Brongegevens ->
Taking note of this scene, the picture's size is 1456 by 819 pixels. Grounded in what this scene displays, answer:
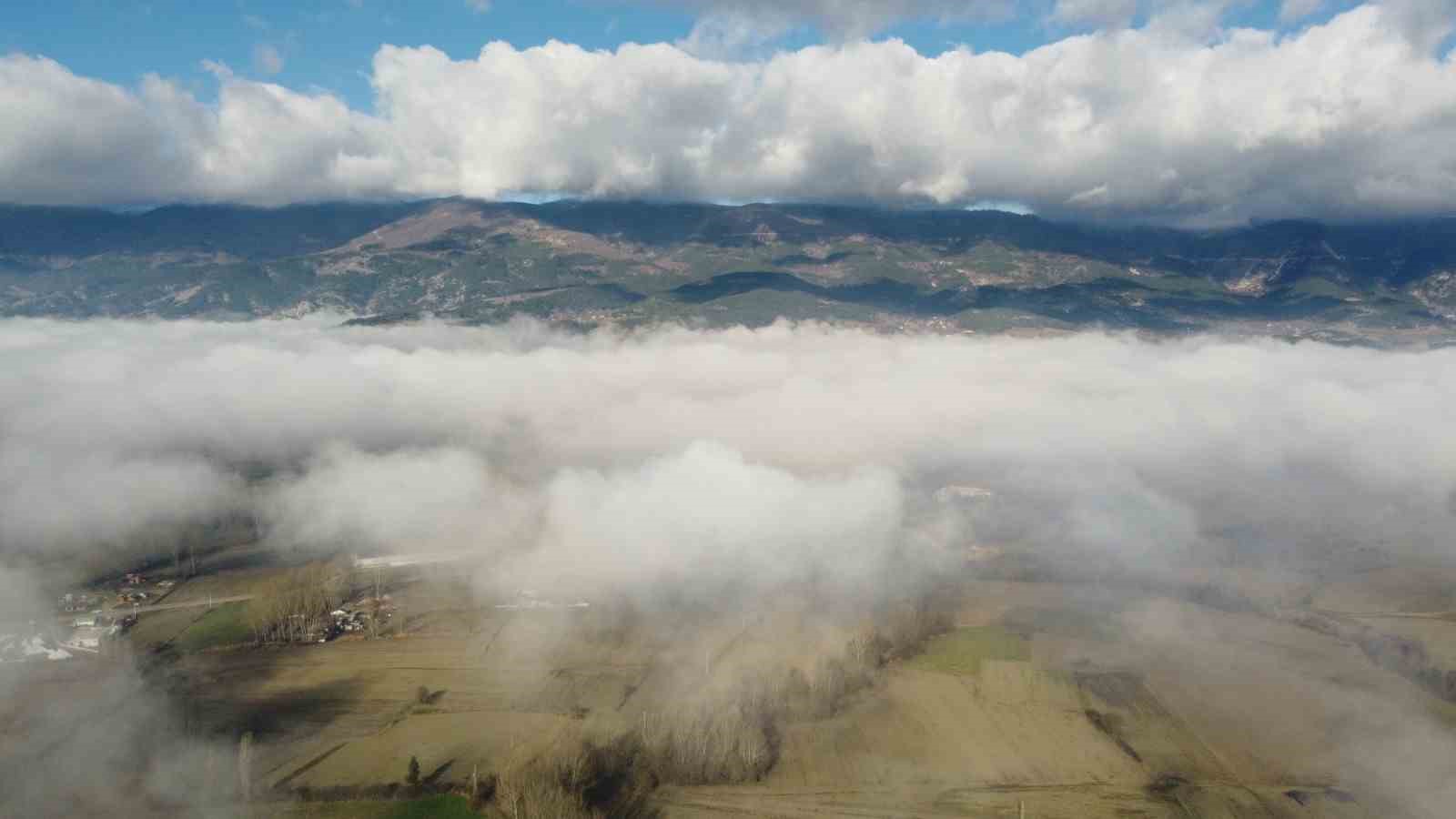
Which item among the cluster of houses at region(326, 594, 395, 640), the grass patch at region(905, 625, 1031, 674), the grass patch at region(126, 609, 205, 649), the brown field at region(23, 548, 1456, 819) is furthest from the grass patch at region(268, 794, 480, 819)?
the grass patch at region(905, 625, 1031, 674)

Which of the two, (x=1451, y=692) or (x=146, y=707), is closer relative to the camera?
(x=146, y=707)

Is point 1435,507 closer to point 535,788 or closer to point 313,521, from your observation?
point 535,788

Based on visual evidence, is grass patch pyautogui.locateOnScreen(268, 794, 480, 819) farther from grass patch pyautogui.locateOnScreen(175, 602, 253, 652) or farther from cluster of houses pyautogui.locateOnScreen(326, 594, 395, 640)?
grass patch pyautogui.locateOnScreen(175, 602, 253, 652)

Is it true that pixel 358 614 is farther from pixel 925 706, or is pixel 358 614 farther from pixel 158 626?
pixel 925 706

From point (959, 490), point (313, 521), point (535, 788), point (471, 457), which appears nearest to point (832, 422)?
point (959, 490)

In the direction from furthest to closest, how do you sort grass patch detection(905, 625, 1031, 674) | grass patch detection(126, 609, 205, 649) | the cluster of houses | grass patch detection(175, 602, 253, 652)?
the cluster of houses, grass patch detection(126, 609, 205, 649), grass patch detection(175, 602, 253, 652), grass patch detection(905, 625, 1031, 674)

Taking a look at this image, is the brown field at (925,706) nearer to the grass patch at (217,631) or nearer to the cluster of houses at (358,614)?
the grass patch at (217,631)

Wat gevraagd wordt ->
Schrijf alle regels van het materiaal hierboven om tot een JSON-lijst van strings, met één string per regel en zonder lege regels. Laat de afbeeldingen daarbij weg.

Uitkomst ->
[
  "Taking note of this scene, the picture's size is 1456 by 819 pixels. Grounded in what this scene displays, answer:",
  "Which item among the cluster of houses at region(326, 594, 395, 640), the grass patch at region(905, 625, 1031, 674), the grass patch at region(126, 609, 205, 649), the brown field at region(23, 548, 1456, 819) is furthest from the grass patch at region(268, 794, 480, 819)?",
  "the grass patch at region(905, 625, 1031, 674)",
  "Which of the two, (x=1451, y=692) or (x=146, y=707), is closer relative to the camera?",
  "(x=146, y=707)",
  "Is point 1435,507 closer to point 535,788 or closer to point 313,521, from your observation?",
  "point 535,788",
  "Based on visual evidence, is grass patch pyautogui.locateOnScreen(268, 794, 480, 819) farther from grass patch pyautogui.locateOnScreen(175, 602, 253, 652) or farther from cluster of houses pyautogui.locateOnScreen(326, 594, 395, 640)?",
  "grass patch pyautogui.locateOnScreen(175, 602, 253, 652)",
  "Is it true that pixel 358 614 is farther from pixel 925 706, or is pixel 358 614 farther from pixel 158 626?",
  "pixel 925 706",
  "From point (959, 490), point (313, 521), point (535, 788), point (471, 457), which appears nearest to point (832, 422)?",
  "point (959, 490)",
  "In the direction from furthest to closest, how do you sort grass patch detection(905, 625, 1031, 674) | grass patch detection(126, 609, 205, 649) | the cluster of houses | grass patch detection(175, 602, 253, 652)?",
  "the cluster of houses, grass patch detection(126, 609, 205, 649), grass patch detection(175, 602, 253, 652), grass patch detection(905, 625, 1031, 674)",
  "Taking a look at this image, is the brown field at (925,706) nearer to the grass patch at (217,631) or nearer to the cluster of houses at (358,614)?",
  "the grass patch at (217,631)"
]